Your objective ▸ Reproduce the data verbatim, starting at the line containing "What is the measurement" and continuing through the final line of the data.
-- Start Information provided --
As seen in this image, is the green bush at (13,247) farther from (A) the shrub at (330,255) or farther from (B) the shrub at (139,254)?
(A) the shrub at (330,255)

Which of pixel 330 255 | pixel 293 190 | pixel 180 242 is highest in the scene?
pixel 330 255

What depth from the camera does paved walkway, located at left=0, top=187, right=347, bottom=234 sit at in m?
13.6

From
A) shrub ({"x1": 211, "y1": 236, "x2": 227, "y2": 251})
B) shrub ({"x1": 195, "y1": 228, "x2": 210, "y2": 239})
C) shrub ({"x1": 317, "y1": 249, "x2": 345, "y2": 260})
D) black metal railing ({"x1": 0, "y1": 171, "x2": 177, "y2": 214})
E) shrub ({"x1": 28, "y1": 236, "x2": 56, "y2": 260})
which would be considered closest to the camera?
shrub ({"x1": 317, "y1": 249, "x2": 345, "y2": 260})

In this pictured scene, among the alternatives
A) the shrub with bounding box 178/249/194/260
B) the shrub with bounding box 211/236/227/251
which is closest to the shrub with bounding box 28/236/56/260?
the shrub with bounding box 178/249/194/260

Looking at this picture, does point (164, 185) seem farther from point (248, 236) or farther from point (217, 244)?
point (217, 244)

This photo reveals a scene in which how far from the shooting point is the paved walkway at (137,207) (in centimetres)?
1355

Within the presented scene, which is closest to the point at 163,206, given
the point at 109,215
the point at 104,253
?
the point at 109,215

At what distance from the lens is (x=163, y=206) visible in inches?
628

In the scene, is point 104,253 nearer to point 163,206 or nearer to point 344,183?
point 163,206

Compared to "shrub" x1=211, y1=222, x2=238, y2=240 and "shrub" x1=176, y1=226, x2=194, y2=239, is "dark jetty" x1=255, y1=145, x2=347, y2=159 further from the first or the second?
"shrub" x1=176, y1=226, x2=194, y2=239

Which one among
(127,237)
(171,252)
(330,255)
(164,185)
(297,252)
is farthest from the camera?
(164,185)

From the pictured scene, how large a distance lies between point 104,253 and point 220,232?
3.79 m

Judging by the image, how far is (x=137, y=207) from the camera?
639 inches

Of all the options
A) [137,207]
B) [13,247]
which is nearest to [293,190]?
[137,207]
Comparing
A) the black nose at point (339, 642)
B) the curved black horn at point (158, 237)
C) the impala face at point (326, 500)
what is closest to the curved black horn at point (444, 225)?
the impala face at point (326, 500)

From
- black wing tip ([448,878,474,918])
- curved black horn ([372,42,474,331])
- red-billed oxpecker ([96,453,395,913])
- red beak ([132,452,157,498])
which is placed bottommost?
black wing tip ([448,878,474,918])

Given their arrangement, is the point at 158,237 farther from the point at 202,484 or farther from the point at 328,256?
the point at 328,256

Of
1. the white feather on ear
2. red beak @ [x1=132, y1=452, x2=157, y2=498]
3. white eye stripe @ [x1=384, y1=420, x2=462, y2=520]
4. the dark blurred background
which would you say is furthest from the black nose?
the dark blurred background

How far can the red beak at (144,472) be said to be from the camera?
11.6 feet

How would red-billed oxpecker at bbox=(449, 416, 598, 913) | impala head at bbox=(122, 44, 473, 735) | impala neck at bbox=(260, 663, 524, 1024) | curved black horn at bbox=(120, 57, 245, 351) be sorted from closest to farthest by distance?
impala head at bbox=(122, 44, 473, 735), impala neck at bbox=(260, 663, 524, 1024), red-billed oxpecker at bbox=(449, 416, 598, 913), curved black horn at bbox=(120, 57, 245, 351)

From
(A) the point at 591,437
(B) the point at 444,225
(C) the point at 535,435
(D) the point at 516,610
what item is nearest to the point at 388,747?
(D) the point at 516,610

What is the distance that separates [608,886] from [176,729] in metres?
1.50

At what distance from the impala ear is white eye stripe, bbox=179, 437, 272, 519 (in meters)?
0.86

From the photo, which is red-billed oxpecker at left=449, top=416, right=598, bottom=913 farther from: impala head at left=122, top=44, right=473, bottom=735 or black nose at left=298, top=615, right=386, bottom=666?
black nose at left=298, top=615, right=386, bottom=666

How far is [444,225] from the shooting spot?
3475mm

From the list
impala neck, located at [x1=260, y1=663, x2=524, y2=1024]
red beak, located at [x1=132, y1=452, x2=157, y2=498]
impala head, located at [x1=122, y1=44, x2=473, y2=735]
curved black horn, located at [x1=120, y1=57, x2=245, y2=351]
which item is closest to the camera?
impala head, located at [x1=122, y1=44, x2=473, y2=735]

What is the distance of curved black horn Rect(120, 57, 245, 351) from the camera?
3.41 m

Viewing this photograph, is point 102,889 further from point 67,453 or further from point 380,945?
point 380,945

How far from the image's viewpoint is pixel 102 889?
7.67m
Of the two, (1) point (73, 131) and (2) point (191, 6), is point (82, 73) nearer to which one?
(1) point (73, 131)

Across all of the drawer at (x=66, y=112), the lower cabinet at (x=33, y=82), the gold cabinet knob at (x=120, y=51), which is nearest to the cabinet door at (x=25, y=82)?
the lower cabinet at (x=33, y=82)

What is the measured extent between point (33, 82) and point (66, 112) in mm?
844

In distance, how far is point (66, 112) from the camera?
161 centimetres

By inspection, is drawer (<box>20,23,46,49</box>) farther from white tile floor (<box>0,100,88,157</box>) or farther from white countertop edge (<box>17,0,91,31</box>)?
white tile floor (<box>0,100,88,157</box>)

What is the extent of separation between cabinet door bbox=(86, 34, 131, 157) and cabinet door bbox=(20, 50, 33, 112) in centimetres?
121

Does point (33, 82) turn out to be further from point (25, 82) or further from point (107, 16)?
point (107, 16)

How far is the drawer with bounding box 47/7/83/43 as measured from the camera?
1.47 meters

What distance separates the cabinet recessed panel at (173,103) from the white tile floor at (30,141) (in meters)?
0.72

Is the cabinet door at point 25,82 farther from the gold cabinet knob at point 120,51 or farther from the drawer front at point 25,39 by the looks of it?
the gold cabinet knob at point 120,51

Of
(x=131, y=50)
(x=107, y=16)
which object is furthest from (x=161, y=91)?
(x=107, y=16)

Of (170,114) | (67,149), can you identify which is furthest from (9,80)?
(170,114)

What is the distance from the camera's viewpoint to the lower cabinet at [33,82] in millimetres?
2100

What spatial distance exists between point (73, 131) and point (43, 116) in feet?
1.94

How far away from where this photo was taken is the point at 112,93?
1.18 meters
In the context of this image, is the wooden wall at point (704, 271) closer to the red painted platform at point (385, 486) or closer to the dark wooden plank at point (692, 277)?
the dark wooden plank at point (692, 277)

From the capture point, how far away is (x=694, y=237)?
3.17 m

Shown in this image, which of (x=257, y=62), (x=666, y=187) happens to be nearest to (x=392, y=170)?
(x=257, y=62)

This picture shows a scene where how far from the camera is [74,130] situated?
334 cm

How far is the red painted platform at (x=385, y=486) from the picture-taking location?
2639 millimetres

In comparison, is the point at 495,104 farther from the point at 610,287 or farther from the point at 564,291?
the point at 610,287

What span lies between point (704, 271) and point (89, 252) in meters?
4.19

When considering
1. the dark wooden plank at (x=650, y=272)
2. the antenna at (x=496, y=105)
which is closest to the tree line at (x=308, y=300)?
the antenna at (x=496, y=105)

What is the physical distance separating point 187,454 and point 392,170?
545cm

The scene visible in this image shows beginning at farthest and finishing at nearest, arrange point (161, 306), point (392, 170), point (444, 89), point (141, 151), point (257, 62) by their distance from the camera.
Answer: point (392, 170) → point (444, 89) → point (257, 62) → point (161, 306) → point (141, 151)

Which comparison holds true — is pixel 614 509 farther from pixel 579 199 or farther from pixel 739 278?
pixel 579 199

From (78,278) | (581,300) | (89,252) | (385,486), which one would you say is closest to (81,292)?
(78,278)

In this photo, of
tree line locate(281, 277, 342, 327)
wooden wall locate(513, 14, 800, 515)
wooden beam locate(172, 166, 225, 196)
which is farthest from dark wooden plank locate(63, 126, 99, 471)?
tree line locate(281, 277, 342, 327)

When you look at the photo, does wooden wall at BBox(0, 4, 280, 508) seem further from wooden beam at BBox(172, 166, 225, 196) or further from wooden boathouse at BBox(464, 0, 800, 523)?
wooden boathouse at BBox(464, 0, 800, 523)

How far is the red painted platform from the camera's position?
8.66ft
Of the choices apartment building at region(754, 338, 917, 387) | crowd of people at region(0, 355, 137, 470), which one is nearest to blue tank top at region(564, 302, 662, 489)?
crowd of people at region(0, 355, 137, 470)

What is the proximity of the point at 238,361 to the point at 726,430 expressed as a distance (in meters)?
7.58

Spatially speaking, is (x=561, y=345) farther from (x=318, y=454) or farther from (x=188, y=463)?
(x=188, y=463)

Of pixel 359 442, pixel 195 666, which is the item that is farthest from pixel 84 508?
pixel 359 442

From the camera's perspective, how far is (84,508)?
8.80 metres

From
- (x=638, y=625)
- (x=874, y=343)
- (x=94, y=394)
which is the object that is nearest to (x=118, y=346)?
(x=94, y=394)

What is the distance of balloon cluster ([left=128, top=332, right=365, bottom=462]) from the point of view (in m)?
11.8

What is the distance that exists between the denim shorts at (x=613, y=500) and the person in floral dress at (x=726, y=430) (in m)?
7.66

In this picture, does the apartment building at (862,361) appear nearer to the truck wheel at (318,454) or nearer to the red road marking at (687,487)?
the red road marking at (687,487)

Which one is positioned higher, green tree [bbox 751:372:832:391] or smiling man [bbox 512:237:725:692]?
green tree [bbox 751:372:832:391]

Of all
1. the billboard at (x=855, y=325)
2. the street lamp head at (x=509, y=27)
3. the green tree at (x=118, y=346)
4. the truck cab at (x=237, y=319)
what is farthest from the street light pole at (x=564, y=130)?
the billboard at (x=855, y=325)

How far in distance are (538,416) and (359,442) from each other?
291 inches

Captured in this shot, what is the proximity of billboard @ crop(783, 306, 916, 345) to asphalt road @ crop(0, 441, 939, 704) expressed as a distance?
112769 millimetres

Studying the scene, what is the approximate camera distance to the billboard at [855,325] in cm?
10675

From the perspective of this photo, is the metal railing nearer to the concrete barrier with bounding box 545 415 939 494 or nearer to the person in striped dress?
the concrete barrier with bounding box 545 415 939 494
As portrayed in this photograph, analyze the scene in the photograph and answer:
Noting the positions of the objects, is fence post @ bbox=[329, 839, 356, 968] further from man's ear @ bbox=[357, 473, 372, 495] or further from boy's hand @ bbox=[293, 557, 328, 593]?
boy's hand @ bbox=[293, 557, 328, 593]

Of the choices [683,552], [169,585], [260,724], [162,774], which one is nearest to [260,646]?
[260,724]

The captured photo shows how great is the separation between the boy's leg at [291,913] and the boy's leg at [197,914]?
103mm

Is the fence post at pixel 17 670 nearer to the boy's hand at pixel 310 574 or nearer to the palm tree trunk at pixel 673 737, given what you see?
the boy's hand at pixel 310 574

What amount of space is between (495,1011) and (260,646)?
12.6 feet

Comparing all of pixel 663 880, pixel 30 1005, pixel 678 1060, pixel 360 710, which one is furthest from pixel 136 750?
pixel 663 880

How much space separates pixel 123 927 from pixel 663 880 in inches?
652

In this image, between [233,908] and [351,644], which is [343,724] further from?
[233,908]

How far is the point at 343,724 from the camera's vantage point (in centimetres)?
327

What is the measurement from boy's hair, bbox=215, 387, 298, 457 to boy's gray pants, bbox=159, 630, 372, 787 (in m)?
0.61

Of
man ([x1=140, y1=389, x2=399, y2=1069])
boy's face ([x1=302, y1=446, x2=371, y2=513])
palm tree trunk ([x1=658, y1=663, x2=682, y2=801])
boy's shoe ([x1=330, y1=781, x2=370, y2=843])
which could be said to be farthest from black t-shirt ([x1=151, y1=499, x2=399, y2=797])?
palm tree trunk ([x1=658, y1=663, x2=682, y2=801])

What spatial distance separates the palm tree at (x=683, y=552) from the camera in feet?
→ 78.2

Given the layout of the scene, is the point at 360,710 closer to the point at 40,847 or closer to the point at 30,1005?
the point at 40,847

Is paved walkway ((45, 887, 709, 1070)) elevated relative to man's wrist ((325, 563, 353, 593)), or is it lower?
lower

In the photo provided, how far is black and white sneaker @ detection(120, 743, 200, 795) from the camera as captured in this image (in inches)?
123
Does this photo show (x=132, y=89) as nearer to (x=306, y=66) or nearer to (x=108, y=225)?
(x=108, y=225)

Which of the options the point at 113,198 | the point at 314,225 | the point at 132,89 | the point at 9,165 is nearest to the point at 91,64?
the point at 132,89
-- End Information provided --
Written answer ▸
What is the measurement from boy's hair, bbox=215, 387, 298, 457 to boy's gray pants, bbox=159, 630, 372, 787 (in m)?
0.61

Of
man ([x1=140, y1=389, x2=399, y2=1069])
boy's face ([x1=302, y1=446, x2=371, y2=513])
palm tree trunk ([x1=658, y1=663, x2=682, y2=801])
boy's shoe ([x1=330, y1=781, x2=370, y2=843])
which could be said to be farthest from black t-shirt ([x1=151, y1=499, x2=399, y2=797])?
palm tree trunk ([x1=658, y1=663, x2=682, y2=801])

What spatial distance separates the palm tree at (x=683, y=552) from the camera in feet?
→ 78.2

Given the layout of the scene, is the point at 360,710 closer to the point at 40,847 or closer to the point at 30,1005?
the point at 40,847

Is paved walkway ((45, 887, 709, 1070)) elevated relative to man's wrist ((325, 563, 353, 593)), or is it lower?
lower

In the photo provided, how far is black and white sneaker @ detection(120, 743, 200, 795) from the camera as captured in this image (in inches)?
123
Does this photo show (x=132, y=89) as nearer to (x=306, y=66) or nearer to (x=108, y=225)?
(x=108, y=225)

Which of the options the point at 113,198 | the point at 314,225 | the point at 132,89 | the point at 9,165 is nearest to the point at 91,64?
the point at 132,89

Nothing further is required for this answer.